• **GIVEN REQUEST**: Report how many lines in the rows below contain the string "lamp", giving only that number.

• **EXTRACTED INFORMATION**:

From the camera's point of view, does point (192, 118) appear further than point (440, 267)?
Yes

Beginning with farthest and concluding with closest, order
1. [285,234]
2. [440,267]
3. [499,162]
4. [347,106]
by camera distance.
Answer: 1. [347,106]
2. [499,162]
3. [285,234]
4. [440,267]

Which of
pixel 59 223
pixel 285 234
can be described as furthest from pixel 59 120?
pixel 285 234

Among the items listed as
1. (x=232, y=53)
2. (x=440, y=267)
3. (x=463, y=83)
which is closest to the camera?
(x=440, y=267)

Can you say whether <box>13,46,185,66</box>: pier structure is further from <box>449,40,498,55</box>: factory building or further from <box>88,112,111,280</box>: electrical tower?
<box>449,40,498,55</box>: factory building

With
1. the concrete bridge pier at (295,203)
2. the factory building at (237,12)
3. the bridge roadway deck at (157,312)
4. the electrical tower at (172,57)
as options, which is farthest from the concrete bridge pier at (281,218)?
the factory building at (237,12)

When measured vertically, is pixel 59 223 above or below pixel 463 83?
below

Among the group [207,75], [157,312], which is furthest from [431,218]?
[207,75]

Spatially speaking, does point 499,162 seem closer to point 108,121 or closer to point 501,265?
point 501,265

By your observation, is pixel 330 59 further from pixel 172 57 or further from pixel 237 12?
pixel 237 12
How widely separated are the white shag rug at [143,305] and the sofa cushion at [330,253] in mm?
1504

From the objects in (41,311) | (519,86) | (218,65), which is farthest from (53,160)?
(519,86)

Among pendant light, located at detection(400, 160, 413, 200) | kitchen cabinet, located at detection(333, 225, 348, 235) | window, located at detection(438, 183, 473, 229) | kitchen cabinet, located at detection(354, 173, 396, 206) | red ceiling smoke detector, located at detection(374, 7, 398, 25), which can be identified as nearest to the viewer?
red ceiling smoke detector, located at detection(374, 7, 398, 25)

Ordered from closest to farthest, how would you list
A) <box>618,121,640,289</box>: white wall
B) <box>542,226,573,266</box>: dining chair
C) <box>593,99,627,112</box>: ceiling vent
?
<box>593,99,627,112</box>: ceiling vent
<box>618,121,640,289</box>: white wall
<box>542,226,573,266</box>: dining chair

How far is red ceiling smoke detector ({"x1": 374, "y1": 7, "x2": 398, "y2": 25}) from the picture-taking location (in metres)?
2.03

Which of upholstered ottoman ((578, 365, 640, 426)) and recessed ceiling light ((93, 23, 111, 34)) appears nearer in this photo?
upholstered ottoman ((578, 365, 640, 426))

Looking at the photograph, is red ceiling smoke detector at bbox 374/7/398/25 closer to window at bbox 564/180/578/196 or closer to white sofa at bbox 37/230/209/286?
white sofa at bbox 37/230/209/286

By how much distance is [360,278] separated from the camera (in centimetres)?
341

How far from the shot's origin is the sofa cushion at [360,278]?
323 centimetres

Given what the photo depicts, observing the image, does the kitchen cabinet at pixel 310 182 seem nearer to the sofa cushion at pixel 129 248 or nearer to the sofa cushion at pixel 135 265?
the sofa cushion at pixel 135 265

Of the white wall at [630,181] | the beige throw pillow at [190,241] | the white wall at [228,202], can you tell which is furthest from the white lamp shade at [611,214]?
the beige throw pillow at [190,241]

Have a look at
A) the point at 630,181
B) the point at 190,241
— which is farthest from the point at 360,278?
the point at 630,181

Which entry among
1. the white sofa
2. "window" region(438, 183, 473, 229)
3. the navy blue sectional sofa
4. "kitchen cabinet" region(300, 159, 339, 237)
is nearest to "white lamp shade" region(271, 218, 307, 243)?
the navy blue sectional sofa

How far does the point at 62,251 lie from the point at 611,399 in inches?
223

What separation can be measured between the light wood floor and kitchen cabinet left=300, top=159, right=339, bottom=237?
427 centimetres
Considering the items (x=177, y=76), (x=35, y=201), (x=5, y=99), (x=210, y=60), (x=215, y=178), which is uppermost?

• **REPLY TO THE EXERCISE**: 2